Recently, necessity was the mother of invention for 26-year-old Kylie Scott Degan, of San Francisco, who was hoping to land a job in social work and eventually make films before the pandemic.

Instead, under quarantine, she struck comedic gold on TikTok. There, she parodied Zoom misadventures in a sketch for which she donned eight outfits and personalities.

Scott is living proof that as John Lennon sang, “Life is what happens to you when you’re busy making other plans.”

“It forced me to do a lot of self-actualization and looking at what I really wanted to do,” Scott told The Wall Street Journal.

Scott is one in a long line of women who make lemonade out of lemons.

Weight Watchers got its start in 1951, when Jean Nidetch, a homemaker with a cookie addiction, was asked at a Queens supermarket when her baby was due. (Um, she wasn’t pregnant). Her empire evolved after she lost weight, but her resolve weakened, prompting her to establish a support group.

In that same era, humorist Erma Bombeck’s wasn’t the only one to think it was idiotic when ads showed a woman swooning from the scent of her freshly washed clothes, but she was among the first to say so. Erma would later tell People magazine, “It seemed irreverent to take on children or housecleaning. Women were embarrassed to laugh at it, but they wanted to.”

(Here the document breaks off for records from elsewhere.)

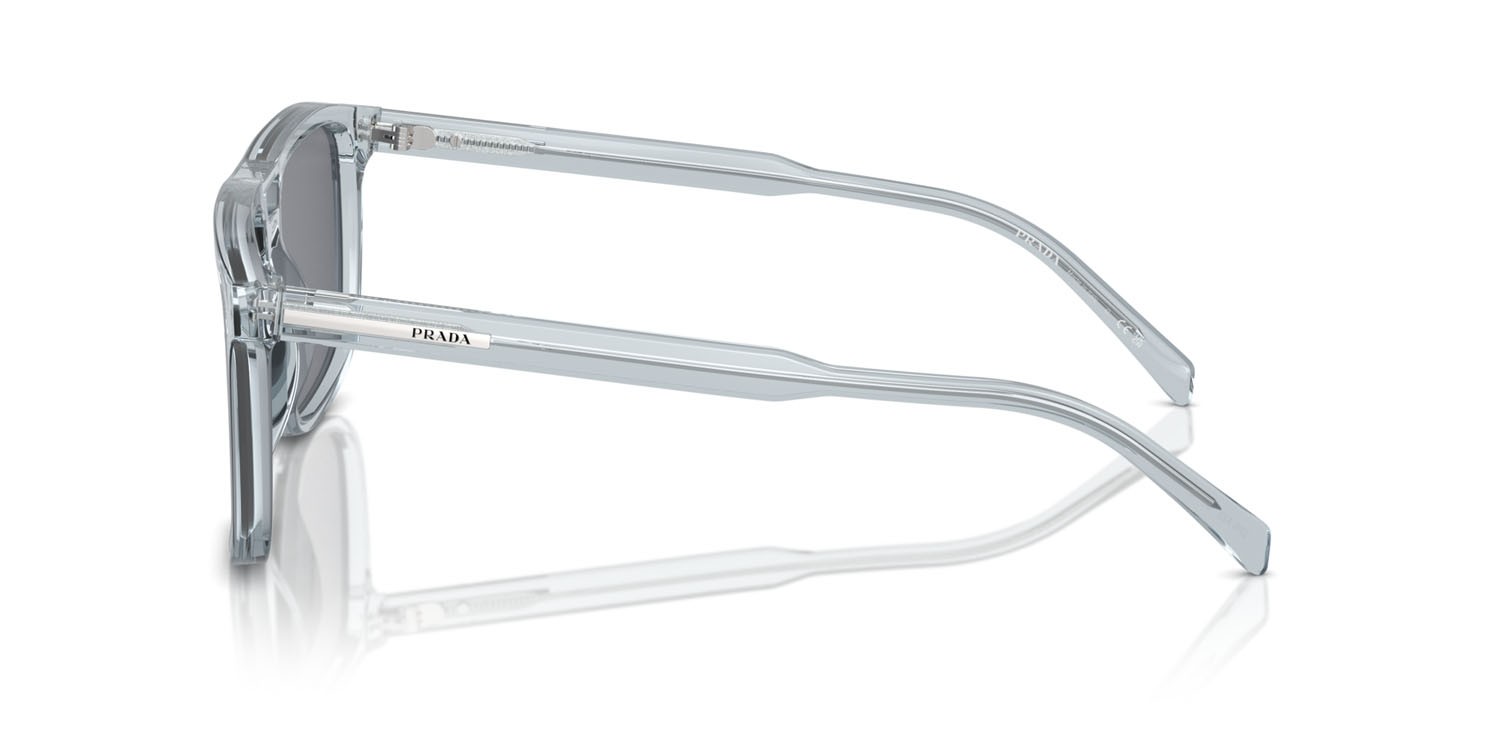 Occhiali da sole Prada PR A22S (19T175) colore azzurro trasparente forma rettangolare lenti grigio scuro/flash argento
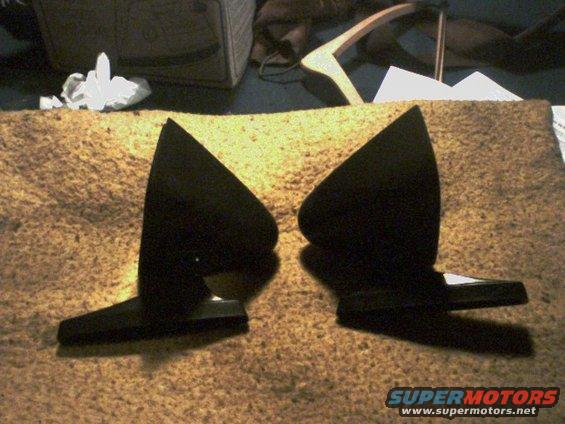 two black car mirrors on a carpeted surface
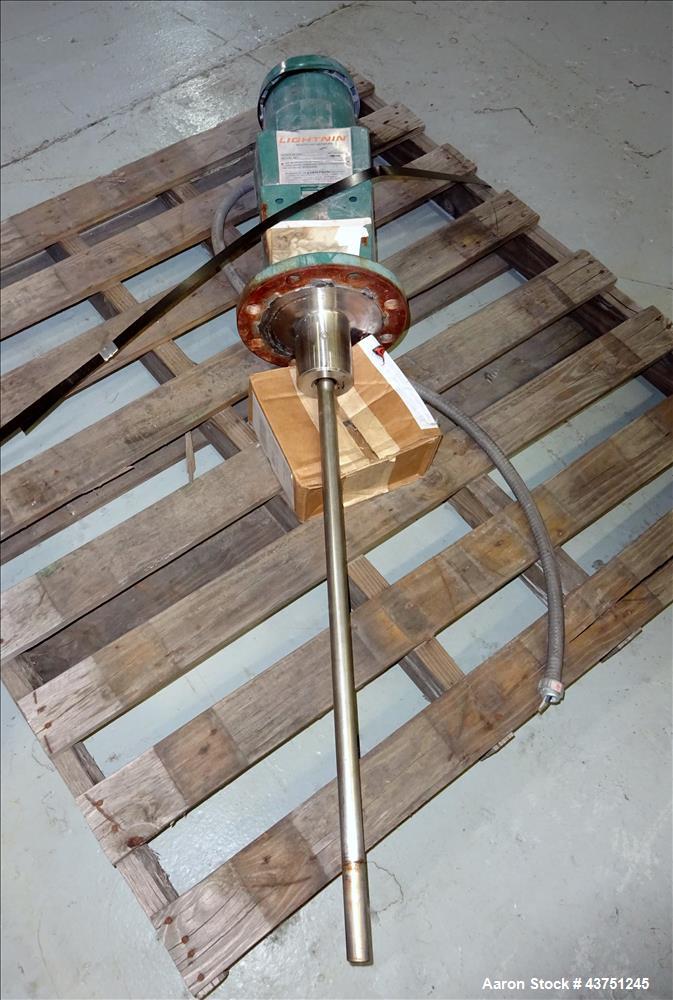 Used Lightnin Agitator, Model XJC-30. 1" Diameter x 28" long stainless steel shaft with a 3 blade turbine, driven by a 0.30hp, 3/60/208-230/460 volt, 1725/1450 rpm motor. Serial# 92/567114-02.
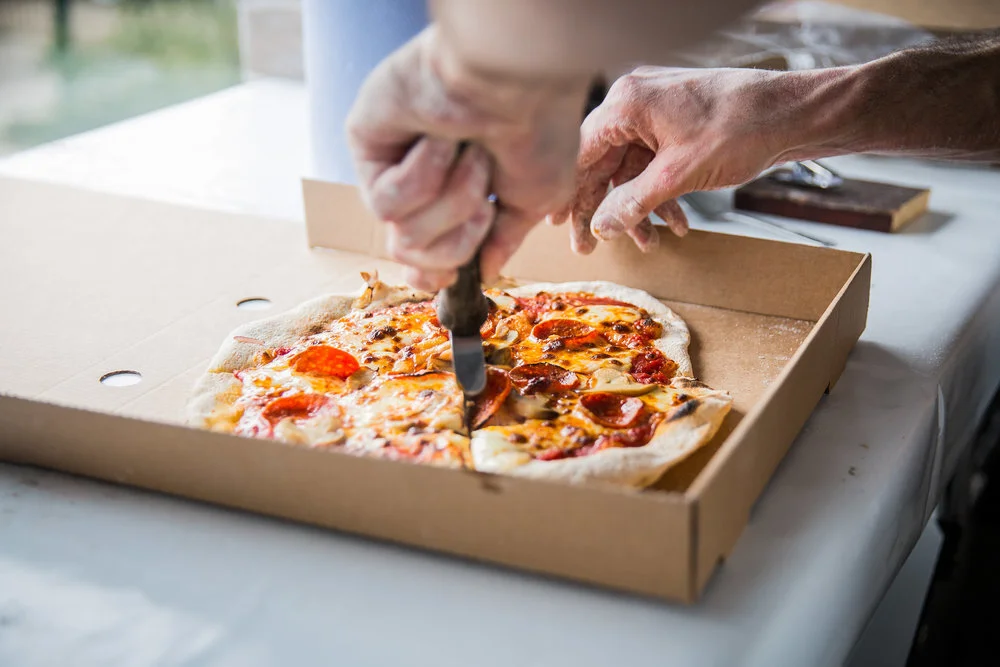 Person slicing a pepperoni pizza on a white table, with the pizza placed inside a cardboard box.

Asked where her ideas come from, Ann Patchett, author of the unforgettable “Bel Canto,” said, “What I’ve realized is that all of my books have been the same book. I write a book that is about a group of people who are pulled out of one family or situation and dropped into another one in which they are not familiar, and then I see how communities are formed.”

A single idea, but in her gifted hands, it’s a doozy.

In the world of contemporary music, singer Billie Eilish, at 18, is the winner of five Grammy Awards. She defied the stereotype of the sexy young singer by concealing her body in over-sized clothes, perhaps both to keep body-shamers at bay and to heighten the focus on her music. Like all creative people, she continues to experiment, and during a recent dramatic performance, she revealed her torso clad in only a black bra. (Part of Eilish’s magic is that she mostly keeps herself to herself. My speculation is that the tables were turning so that the concealment of her body — rather than the revelation of it — was getting in the way of her music.)

Eilish’s wardrobe choices explore gender expectations, which in the realm of creativity have long been debated. A perhaps oversimplified notion is that men more typically rely on the left brain (logic) and women on the right (imagination). It probably won’t surprise you that a 2013 Stanford analysis of MRIs undergone by both genders showed male brains have more connections within each hemisphere, and female brains are more interconnected between the two, suggesting that women zigzag back and forth between logic and intuition more readily than men do. (Consider a perhaps hackneyed example from the Stone Age, when men focused chiefly on hunting prey, and women multi-tasked among cooking, tending fires and watching children.)

In my experience, women take great pleasure in collaboration. A memorable surprise for me was when my friend, Dubuque artist Cynthia Nelms-Byrne, turned my poem, “From This Valley” — about my doomed romance with a cowboy — into a painting. Her portrait of a red-haired woman in a Western hat, wearing a moody blue top, symbolized a flame grown cold. I never would have thought of that.

For more on creativity, check out “Art Matters,” by Neil Gaiman (“Do the stuff that only you can do.”); “Syllabus,” a workbook by Lynda Barry, with wonderful writing and drawing prompts (“Start by noticing what you notice.”); and “Big Magic,” by Elizabeth Gilbert (“It might have been done before, but it hasn’t been done by you!”).

Rebecca Christian is freelance writer from Ames, Iowa.